> **Task objective**: Will you extract the entries word for word? Images should not appear in the copy.

== Records for this exercise

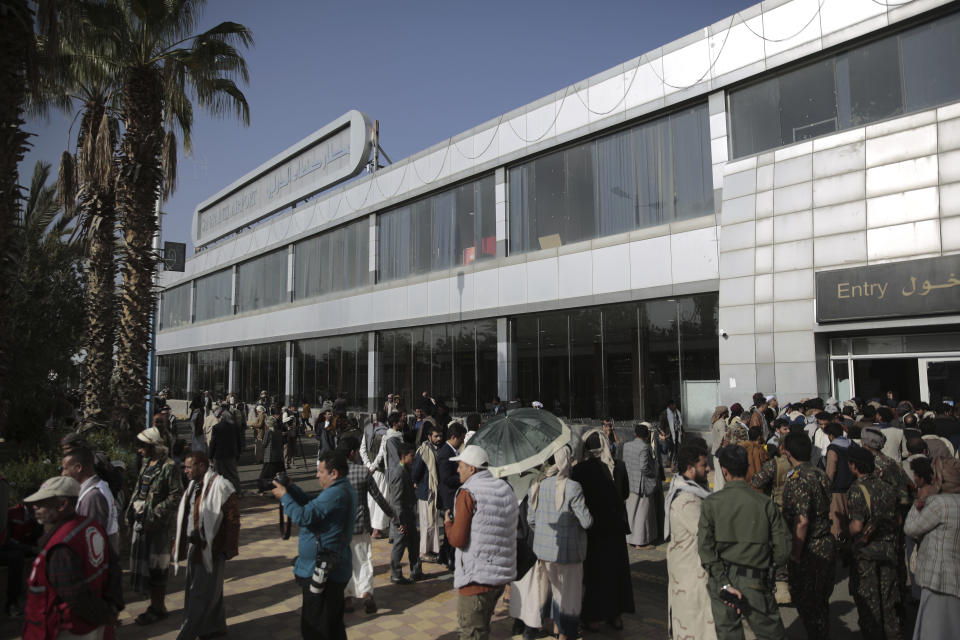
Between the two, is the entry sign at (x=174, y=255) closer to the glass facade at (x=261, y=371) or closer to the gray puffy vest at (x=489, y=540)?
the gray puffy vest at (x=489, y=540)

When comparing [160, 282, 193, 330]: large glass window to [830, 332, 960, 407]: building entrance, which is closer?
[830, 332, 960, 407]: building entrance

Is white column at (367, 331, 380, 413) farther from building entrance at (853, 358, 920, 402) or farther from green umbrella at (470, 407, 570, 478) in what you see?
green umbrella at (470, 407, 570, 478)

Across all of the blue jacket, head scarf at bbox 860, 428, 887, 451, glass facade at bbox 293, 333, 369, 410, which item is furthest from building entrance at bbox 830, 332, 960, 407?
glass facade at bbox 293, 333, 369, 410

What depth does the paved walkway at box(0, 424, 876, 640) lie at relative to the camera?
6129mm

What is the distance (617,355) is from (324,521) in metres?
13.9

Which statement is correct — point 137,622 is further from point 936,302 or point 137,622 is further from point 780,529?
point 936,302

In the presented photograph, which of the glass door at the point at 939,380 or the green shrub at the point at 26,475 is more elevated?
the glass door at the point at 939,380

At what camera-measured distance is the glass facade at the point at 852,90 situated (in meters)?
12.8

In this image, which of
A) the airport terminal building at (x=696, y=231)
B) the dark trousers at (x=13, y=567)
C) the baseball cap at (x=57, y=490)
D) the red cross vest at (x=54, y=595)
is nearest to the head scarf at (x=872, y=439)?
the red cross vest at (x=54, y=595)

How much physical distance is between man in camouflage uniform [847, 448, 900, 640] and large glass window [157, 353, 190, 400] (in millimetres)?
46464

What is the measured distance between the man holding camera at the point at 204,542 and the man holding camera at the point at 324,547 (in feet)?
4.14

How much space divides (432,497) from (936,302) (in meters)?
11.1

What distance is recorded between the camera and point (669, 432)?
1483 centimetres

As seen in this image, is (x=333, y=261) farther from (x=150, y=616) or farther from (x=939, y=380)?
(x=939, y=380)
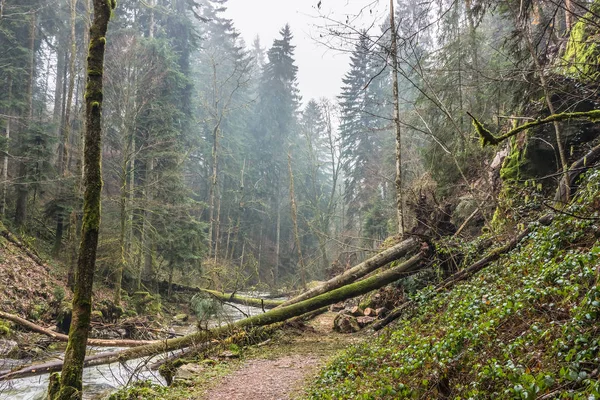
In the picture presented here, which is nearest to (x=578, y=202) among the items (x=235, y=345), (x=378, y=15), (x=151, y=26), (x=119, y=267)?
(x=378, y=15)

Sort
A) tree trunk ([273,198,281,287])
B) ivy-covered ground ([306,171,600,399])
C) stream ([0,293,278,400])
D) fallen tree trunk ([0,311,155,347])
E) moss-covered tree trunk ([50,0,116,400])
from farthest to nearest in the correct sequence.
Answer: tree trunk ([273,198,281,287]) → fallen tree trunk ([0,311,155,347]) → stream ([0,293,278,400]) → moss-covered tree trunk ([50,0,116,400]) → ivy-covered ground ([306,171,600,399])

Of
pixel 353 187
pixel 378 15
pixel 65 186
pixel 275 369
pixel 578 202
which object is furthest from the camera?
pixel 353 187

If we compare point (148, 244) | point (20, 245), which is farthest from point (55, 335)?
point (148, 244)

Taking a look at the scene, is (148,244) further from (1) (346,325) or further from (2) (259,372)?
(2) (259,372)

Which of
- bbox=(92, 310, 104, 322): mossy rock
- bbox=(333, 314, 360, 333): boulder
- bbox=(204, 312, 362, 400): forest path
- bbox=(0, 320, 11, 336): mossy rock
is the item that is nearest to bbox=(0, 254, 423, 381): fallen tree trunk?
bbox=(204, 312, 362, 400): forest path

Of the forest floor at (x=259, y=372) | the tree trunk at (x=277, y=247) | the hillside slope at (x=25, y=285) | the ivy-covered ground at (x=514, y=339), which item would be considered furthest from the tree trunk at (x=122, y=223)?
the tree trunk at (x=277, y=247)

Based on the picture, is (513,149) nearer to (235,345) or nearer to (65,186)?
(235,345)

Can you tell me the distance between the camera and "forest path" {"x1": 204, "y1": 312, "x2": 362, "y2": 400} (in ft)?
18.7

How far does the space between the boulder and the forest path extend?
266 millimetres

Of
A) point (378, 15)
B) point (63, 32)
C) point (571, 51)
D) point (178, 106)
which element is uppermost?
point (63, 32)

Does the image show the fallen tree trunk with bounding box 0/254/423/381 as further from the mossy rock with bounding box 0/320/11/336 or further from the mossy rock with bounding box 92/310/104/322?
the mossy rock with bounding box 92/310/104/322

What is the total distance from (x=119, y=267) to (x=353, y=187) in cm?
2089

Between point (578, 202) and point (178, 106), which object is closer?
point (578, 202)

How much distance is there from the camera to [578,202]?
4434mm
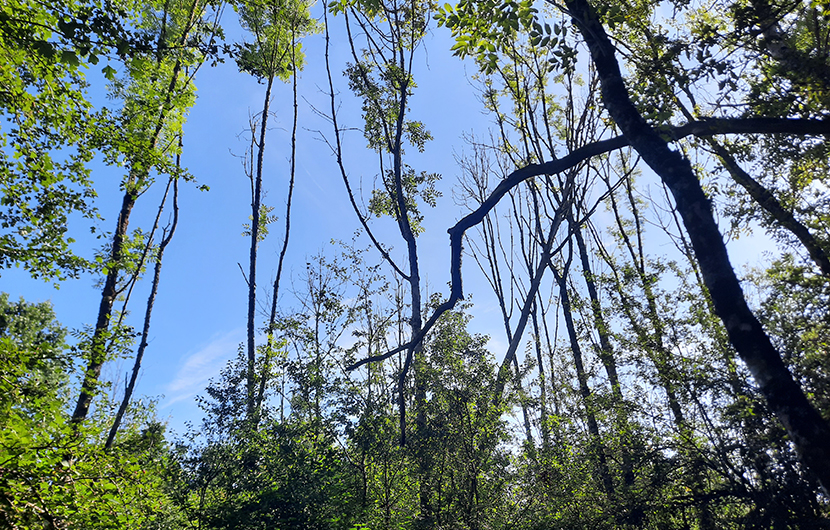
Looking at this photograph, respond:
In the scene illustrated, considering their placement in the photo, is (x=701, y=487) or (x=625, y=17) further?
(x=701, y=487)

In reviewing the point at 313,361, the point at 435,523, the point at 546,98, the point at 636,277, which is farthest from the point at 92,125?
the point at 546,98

====

> **The response**:
Between the two, is the entry sign at (x=174, y=255) closer to the glass facade at (x=261, y=371) or closer to the gray puffy vest at (x=489, y=540)?
the gray puffy vest at (x=489, y=540)

When comparing [160, 282, 193, 330]: large glass window to [830, 332, 960, 407]: building entrance, which is closer?
[830, 332, 960, 407]: building entrance

Is white column at (367, 331, 380, 413) farther from building entrance at (853, 358, 920, 402) or farther from green umbrella at (470, 407, 570, 478) in what you see?
green umbrella at (470, 407, 570, 478)

Across all of the blue jacket, head scarf at bbox 860, 428, 887, 451, glass facade at bbox 293, 333, 369, 410, which item is furthest from building entrance at bbox 830, 332, 960, 407?
glass facade at bbox 293, 333, 369, 410

What depth does the paved walkway at box(0, 424, 876, 640) lie at relative to the camera?
6129mm

What is the distance (617,355) is from (324,521) in metres?
13.9

Which statement is correct — point 137,622 is further from point 936,302 or point 137,622 is further from point 780,529?
point 936,302

In the presented photograph, which of the glass door at the point at 939,380 or the green shrub at the point at 26,475 is more elevated?
the glass door at the point at 939,380

At what camera-measured distance is the glass facade at the point at 852,90 situated (in meters)?
12.8

In this image, which of
A) the airport terminal building at (x=696, y=231)
B) the dark trousers at (x=13, y=567)
C) the baseball cap at (x=57, y=490)
D) the red cross vest at (x=54, y=595)
is nearest to the head scarf at (x=872, y=439)?
the red cross vest at (x=54, y=595)

How much physical distance is between man in camouflage uniform [847, 448, 900, 640] and large glass window [157, 353, 190, 400] (in millimetres)?
46464

What is the measured distance between the man holding camera at the point at 204,542 and the man holding camera at the point at 324,547 (in feet)?
4.14

How much space divides (432,497) from (936,302) (in meters)?
11.1

What distance is recorded between the camera and point (669, 432)?
1483 centimetres

As seen in this image, is (x=333, y=261) farther from (x=150, y=616) or farther from (x=939, y=380)?
(x=939, y=380)
In the picture presented here, which is nearest to (x=578, y=202) among the items (x=235, y=345), (x=378, y=15), (x=151, y=26), (x=119, y=267)?
(x=378, y=15)

Sort
A) tree trunk ([273,198,281,287])
B) ivy-covered ground ([306,171,600,399])
C) stream ([0,293,278,400])
D) fallen tree trunk ([0,311,155,347])
E) moss-covered tree trunk ([50,0,116,400])
from farthest to nearest in the correct sequence.
Answer: tree trunk ([273,198,281,287]) → fallen tree trunk ([0,311,155,347]) → stream ([0,293,278,400]) → moss-covered tree trunk ([50,0,116,400]) → ivy-covered ground ([306,171,600,399])

Of
pixel 353 187
pixel 378 15
pixel 65 186
pixel 275 369
pixel 578 202
which object is furthest from the camera?
pixel 353 187

If we compare point (148, 244) | point (20, 245), which is farthest from point (55, 335)?
point (148, 244)

Taking a look at the scene, is (148,244) further from (1) (346,325) or further from (2) (259,372)?
(2) (259,372)

Which of
- bbox=(92, 310, 104, 322): mossy rock
- bbox=(333, 314, 360, 333): boulder
- bbox=(204, 312, 362, 400): forest path
- bbox=(0, 320, 11, 336): mossy rock
is the item that is nearest to bbox=(0, 254, 423, 381): fallen tree trunk?
bbox=(204, 312, 362, 400): forest path

Of the forest floor at (x=259, y=372) | the tree trunk at (x=277, y=247) | the hillside slope at (x=25, y=285) | the ivy-covered ground at (x=514, y=339), which item would be considered furthest from the tree trunk at (x=122, y=223)?
the tree trunk at (x=277, y=247)

Based on the picture, is (513,149) nearer to (235,345) or nearer to (65,186)?
(235,345)

Can you tell me the distance between the camera and "forest path" {"x1": 204, "y1": 312, "x2": 362, "y2": 400} (in ft)?
18.7

How far does the space between the boulder and the forest path extend?
266 millimetres

Of
A) point (378, 15)
B) point (63, 32)
C) point (571, 51)
D) point (178, 106)
which element is uppermost?
point (63, 32)

Does the image show the fallen tree trunk with bounding box 0/254/423/381 as further from the mossy rock with bounding box 0/320/11/336 or further from the mossy rock with bounding box 92/310/104/322?
the mossy rock with bounding box 92/310/104/322

What is the total distance from (x=119, y=267) to (x=353, y=187) in cm?
2089

Between point (578, 202) and point (178, 106), which object is closer?
point (578, 202)

How much distance is there from the camera to [578,202]?
4434mm
Looking at this photograph, respond:
In the scene illustrated, considering their placement in the photo, is (x=701, y=487) or (x=625, y=17) further?
(x=701, y=487)

In reviewing the point at 313,361, the point at 435,523, the point at 546,98, the point at 636,277, which is farthest from the point at 92,125?
the point at 546,98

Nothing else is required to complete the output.